そうして、興味関心が膨らみ、探求心が増し、期待が大きくなるように、子どもと環境をつなぐような橋渡しをすること、子どもが自ら環境に関わりたいと思うような、環境を用意し、子どもが自らその環境に関わりたくなるようにつなぐことも大切なのでしょう。

いちご 2

2014/05/27

子どもたちがとっても楽しみにしていた、さつまいもの苗植えといちごがりは、残念ながら、お天気の都合で延期になってしまいました。予備日のお天気ももちろん気になりますが、私がそれ以上に気になっていたのが、今年はいちごが不作だと聞いていたことでした。子どもたちが楽しみにして畑に行ったのは良いけれど、ほんの少ししかいちごがなかったらどうしよう。ということが気になっていたのです。
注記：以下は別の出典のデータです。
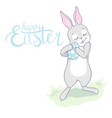 cartoon little bunny holding easter egg vector image vector image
そんなこんなで、残念な思いで午前中を過ごした保育園のみんなでした。午後になって、お昼寝の時間のことです。先生の1人が「いちごが!」と興奮気味に保育室にやってきたそうです。

園の前にいらっしゃるお地蔵様に植木鉢がたくさん並んでいて、全ての植木鉢にはいちごが植えてあるというのです。少なくとも20鉢以上があり、全ての鉢に美しいいちごがたわわに実っていたのです。いちご狩りが1週間延期になって残念でしょうがなかった先生達にとっては、この上ない歓びです。早く子どもたちに伝えたくってしょうがなかったことでしょう。

この何とも絶妙なタイミングで現れた鉢植えのいちご達、実は別のお寺のご信徒の方が、園児達が楽しんでくれればという思いで、お地蔵さまにお供えしてくださった物でした。お昼寝から起きてきた子どもたちが、先生達以上に歓んだのは言うまでもありません。

このタイミングで、ステキないちごがこんなにたくさんやってくる。まるで奇跡のようです。ご尊天様(お寺のご本尊)のお取りはからいとしか考えられません。
折しもこの日、お寺では五月満月祭というおまつりがある日でした。

感謝!感謝!ありがとうござます!このことばしかありません。

いちご 1

2014/05/26

毎年5月に子どもたちはいちご狩りとさつまいもの苗を植えることを兼ねて、滋賀県の守山市にある畑に行っています。前にも紹介しましたが、お寺のご信徒が子どもたちのために畑を用意してくださっていて、春にはいちご狩りができるようにと、いちごを育ててくださっているのです。

また、秋にはおいもほりができるようにと、さつまいもを育ててくださっていましたが、秋に収穫するだけではなくて、苗を植えることも経験できると良いとと考え、春にさつまいもの苗を植えに行っています。その畑に行って、おいもの苗を植えてから、いちごがりをしています。

今年も、その予定をしていたら、保育士の先生方の、子どもたちにはいちごがりを広く深く楽しんでほしいという思いから、いちごのことを調べてみたり、絵本を読んだり、いちご狩りに行く前から子どもたちがいちごに興味を持てるような取り組みをいろいろと行ってくださったようです。

そんなこともあって、子どもたちの中では何日も前からてるてる坊主を作って、「おいのもの苗植えといちご狩りに行けるように」とお祈りするほど、期待が高まっていました。ところが、当日が近づくにつれて天気予報では雨の確立が高くなってきていました。交通手段の関係で、前日には実施か延期かを決定しなくてはならなかったので、しかたなく1週間後に延期しました。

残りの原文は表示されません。